Lower Inspiratory Oxygen Fraction for Preoxygenation

The administration of 100% oxygen for 3-5 minutes may replace the nitrogen content in the lung cavity (de-nitrogenation) with higher alveolar concentrations of oxygen (greater then 95%). Elevation of oxygen reserve in the lung and oxygen partial pressure in the blood circulation may thus delay the development of hypoxemia (oxygen desaturation; defined as the tissue oxygen saturation below 90%) up to 10 minutes after apnea.

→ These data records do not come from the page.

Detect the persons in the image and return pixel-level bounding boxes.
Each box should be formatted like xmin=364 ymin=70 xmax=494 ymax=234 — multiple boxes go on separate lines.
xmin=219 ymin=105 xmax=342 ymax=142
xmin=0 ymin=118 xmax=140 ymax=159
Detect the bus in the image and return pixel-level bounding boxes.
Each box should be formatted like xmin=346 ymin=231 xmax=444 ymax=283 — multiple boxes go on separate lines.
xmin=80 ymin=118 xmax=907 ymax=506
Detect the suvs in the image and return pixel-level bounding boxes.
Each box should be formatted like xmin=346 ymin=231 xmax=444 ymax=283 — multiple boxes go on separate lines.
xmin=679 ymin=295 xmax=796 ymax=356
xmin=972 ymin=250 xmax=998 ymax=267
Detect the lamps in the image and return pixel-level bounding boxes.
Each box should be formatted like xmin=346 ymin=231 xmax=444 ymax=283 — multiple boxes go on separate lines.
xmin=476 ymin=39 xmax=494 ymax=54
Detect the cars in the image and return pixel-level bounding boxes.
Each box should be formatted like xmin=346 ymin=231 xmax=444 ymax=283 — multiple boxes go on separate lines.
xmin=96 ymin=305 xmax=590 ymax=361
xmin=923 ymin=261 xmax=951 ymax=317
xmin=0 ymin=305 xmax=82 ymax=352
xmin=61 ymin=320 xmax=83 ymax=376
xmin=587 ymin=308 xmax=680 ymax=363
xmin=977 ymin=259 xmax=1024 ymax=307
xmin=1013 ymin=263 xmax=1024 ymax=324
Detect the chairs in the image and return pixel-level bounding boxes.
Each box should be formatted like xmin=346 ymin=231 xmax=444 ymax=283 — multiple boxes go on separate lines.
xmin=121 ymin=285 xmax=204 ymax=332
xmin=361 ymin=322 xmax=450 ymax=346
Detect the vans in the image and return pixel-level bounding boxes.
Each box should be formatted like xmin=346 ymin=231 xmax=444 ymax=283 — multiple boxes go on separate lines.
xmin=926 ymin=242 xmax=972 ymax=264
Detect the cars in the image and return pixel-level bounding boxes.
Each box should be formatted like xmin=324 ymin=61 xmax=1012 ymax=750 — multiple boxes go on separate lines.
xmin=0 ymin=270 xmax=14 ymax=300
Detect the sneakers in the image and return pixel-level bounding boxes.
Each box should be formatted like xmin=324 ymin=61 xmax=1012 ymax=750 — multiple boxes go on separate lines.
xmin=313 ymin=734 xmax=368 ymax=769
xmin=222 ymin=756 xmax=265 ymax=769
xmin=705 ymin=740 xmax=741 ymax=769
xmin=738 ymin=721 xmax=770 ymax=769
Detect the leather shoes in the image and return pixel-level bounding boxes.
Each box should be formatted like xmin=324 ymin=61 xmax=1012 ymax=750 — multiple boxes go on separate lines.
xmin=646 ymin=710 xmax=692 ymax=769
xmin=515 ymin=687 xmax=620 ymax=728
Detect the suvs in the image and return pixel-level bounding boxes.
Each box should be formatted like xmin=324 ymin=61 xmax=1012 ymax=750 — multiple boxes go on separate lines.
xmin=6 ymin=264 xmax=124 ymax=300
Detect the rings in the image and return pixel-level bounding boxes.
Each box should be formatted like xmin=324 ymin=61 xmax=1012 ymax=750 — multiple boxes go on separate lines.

On the other hand, there is currently no clinical evidence indicating that preoxygenation with lower oxygen partial pressures (i.e. FiO2= 50-60%) during the induction of anesthesia increases the incidence of hypoxemia or other complications. Most recently, two elegant large-scale clinical trials reported that the supplement of oxygen to patients with acute myocardial infarction or acute ischemic stroke did not provide any clinically beneficial effects in the prognosis of diseases. The results of these two important trials did not support the routine supplement of oxygen in these acute diseases. In addition, high concentrations of oxygen therapy are potentially deleterious, as oxygen toxicity may result in direct tracheobronchial and alveolar damage, absorption atelectasis (lung tissue collapse) and central nervous system toxicity. In cellular levels, hyperoxia increases the production of reactive oxygen species, such as the superoxide anion, the hydroxyl radical, and hydrogen peroxide, which in turn may cause cellular apoptosis and inflammatory response. Therefore, oxygen therapy in clinical settings has been recognized as a two-edged sword and excessive oxygen supplement should be guided closely for its potential toxicity.

Currently, there is no clinical evidence that supports the routine administration of 100% oxygen prior to intubation is essential or beneficial. In the contrary, it also remains undetermined if lower fractions of inspiratory oxygen during the induction period of anesthesia may attenuate lung injury or other cellular damage derived from the oxygen toxicity. Therefore, the findings of this proposed clinical study may provide fundamental evidence for the use of different oxygen concentrations in clinical anesthesia during the induction period, and determine the effects of inspiratory oxygen concentrations on the general postoperative outcomes after general anesthesia.

This is a randomized, open-label, observer-blind and non-inferiority clinical trial.

The research model of study is two-group parallel interventional study. The control group is preoxygenation with 100% oxygen during the induction phase of anesthesia; the experimental group is preoxygenation with 60% oxygen during the induction phase of anesthesia. The anesthetists in-charge are not blinded to the concentrations of oxygen use during induction of anesthesia, but the persons who collected study data will be unaware of the treatment. Block randomization will be generated using a generator software and the assignment of treatment will be sealed in the envelops.

This study anticipates in enrolling 1500 participants.